_TEXT BLOCK_
= Beginning of Section =
Testimony from the government's main witness against four men accused of planning terrorist attacks in the Bronx and at an upstate air base continued Thursday in Manhattan federal court. NY1's Dean Meminger filed the following report.

FBI Informant Divulges Past In Bronx Terror Plot Trial

Testimony from the government’s main witness against four men accused of planning terrorist attacks in the Bronx and at an upstate air base continued Thursday in Manhattan federal court. NY1’s Dean Meminger filed the following report.

More and more shocking information is coming out about Shahed Hussain, the FBI informant at the heart of the prosecution’s case. On the stand in federal court Thursday, he admitted attending a terrorist training camp in Pakistan and traveling to London, all while on the FBI payroll.

“Oh he’s good, he’s a shyster, so I can see why they use him. This case should be called ‘who could lie the most,’” said one of the defendants’ aunts, Alicia McWilliams-McCollum.

Hussain, working as an undercover informant, supplied James Cromitie, David Williams, Onta Williams and Laguerre Payen with fake explosives and recorded their conversations. The men from Newburgh are on trial for allegedly trying to blow up synagogues in the Bronx and shoot down military planes in Orange County.

Hussain surprised the courtroom when he said he was friends of former Pakistani prime minister Benazir Bhutto who was assassinated in 2007. He said while Bhutto was in the city in 2002 she gave his family $40,000 to buy a Mercedes Benz. He also testified he comes from a wealthy family in Pakistan and has received a half a million dollars from a trust fund since being in the United States.
= End of Section =
_WHAT THE TASK REQUIRES_
Continue the news report on the Bronx terror plot trial from its last paragraph.

_GIVEN DATA_
= Beginning of Section =
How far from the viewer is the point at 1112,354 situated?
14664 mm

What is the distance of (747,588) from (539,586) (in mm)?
= End of Section =
_OUTPUT FOR THIS EXERCISE_
“Totally surprised. We had never heard of the trust fund. It is not on any of his financial documents, it is not in the bankruptcy filing, it is not on any statement that he has ever filed regarding his income,” said defense attorney Susanne Brody.

Brody says she wrapped up her cross examination of Hussain by asking him, “Isn’t being able to stay in the United States more important than any money the FBI will ever pay you?” To that question, Hussain answered, “Yes.”

“He should have been deported years ago, he shouldn’t have been in the country,” said Williams’ father, David Williams.

Hussain says he came to this country illegally while trying to escape political persecution. He faces deportation because of his alleged involvement in a scheme to sell drivers licenses to illegal aliens. After he was busted for that, he agreed to be an informant.

Testimony in the trial is scheduled to resume on Monday.